中国からの入国制限検討を! 邦人帰国、民間チャーター機派遣に遅れ 中国本土で新型肺炎の感染拡大

中国湖北省武漢市で発生した、新型コロナウイルスによる肺炎の感染拡大を受けて、日本政府は28日、新型肺炎を感染症法に基づく「指定感染症」とすることを閣議決定した。指定によって患者を強制的に入院させたり、就業を制限したりする拡大防止策が可能になる。政府は同日朝にも、武漢市などに滞在する邦人を帰国させるため、民間チャーター機2機を派遣する予定だったが、中国側の事情で遅れている。中国本土では感染拡大が続いており、日本では「入国制限」を求める声もある。
「すでに、500万人超が武漢を離れた」
国営中央テレビによると、武漢市の周先旺市長は26日の記者会見で、こう明らかにしたという。人口約1100万人の武漢市は23日から事実上「封鎖」されているが、実効性に深刻な疑問が生じている。

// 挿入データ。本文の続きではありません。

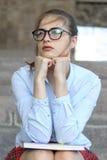 Studentessa che si siede sui punti Immagini Stock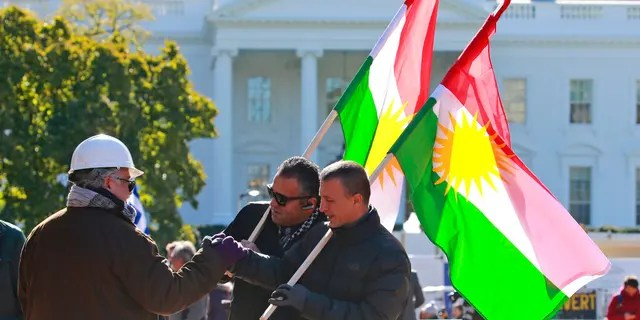 Demonstrators hold Kurdistan flags in front of the White House as thy protest Erdogan's visit Wednesday. (AP Photo/Steve Helber)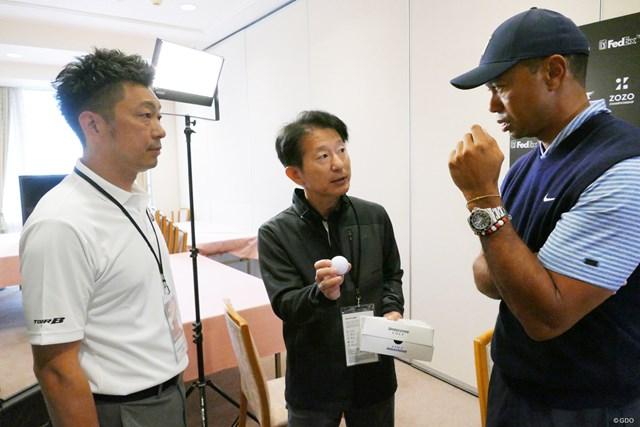 ウッズに新ボールを初披露するBSの甲斐氏(中央)と木村氏(左)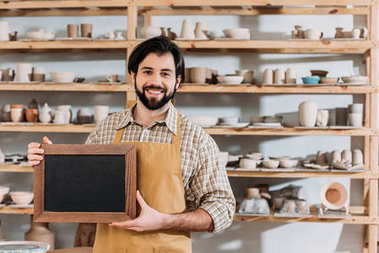 male bearded owner with chalkboard in pottery workshop with ceramics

「パンデミック(感染爆発)」の危機が迫るなか、全日空のチャーター機2機は成田空港を出発し、武漢市などの邦人を乗せて、羽田空港に帰国するルートで調整。政府専用機1機の派遣も検討していた。
ところが、チャーター機の出発が遅れている。
永田町関係者によると、武漢市で邦人らのメディカルチェックを行う医師らが不足しているうえ、空港まで来る交通手段もストップしているなど、「武漢側が混乱している」という。
日本政府は、28日中には派遣したい考えだ。
派遣した場合、機内では、厚労省の医務官が帰国者全員を診察し、検体を採取する。発熱やせき込む症状が見られれば、機内で防護服を着せて、ビニールシートを張ったスペースで「隔離」する。
帰国後も、空港施設内では一般客との接触を避けるルートを使う。帰国者には2週間程度、勤務先企業などを通じて自宅待機などの経過観察を求め、感染拡大防止に努めるという。
中国本土では、感染拡大が続いている。
中国メディアによると、新型肺炎の発症者は27日、中国本土で2800人を超え、死者は82人に増えた。武漢市から1000キロ以上離れた首都・北京市でも同日、初めて男性1人が死亡した。感染拡大を食い止めるため、15都市が封鎖されたが、完全な封じ込めは難しい。
こうしたなか、ネット上では「国民の生命を守るため、入国制限を急いでください」といった声が数多く上がっている。
入国制限について、出入国在留管理庁は「現状では、新型肺炎が出入国管理及び難民認定法(入管法)上の規定に抵触することはなく、入国を制限する法律の根拠がない」と回答した。
入管法では、指定された感染症の患者は日本に入国できないが、新型肺炎はこれに含まれない。
ただ、同法第5条(上陸の拒否)14には「法務大臣において日本国の利益又は公安を害する行為を行うおそれがあると認めるに足りる相当の理由がある者」との条文もある。
いざというときには、「伝家の宝刀」に期待したい。